### Work instructions:
Count how many lines in the data below contain the string "distance", with case taken into account. Reply with the number alone.

### Excerpted data:
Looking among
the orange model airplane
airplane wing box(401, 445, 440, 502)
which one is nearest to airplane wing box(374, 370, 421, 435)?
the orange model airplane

...

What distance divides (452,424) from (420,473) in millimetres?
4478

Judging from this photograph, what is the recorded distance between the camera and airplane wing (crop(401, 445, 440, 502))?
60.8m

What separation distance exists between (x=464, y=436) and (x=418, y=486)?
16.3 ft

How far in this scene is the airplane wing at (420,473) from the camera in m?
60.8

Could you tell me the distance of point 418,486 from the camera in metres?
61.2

### Task solution:
4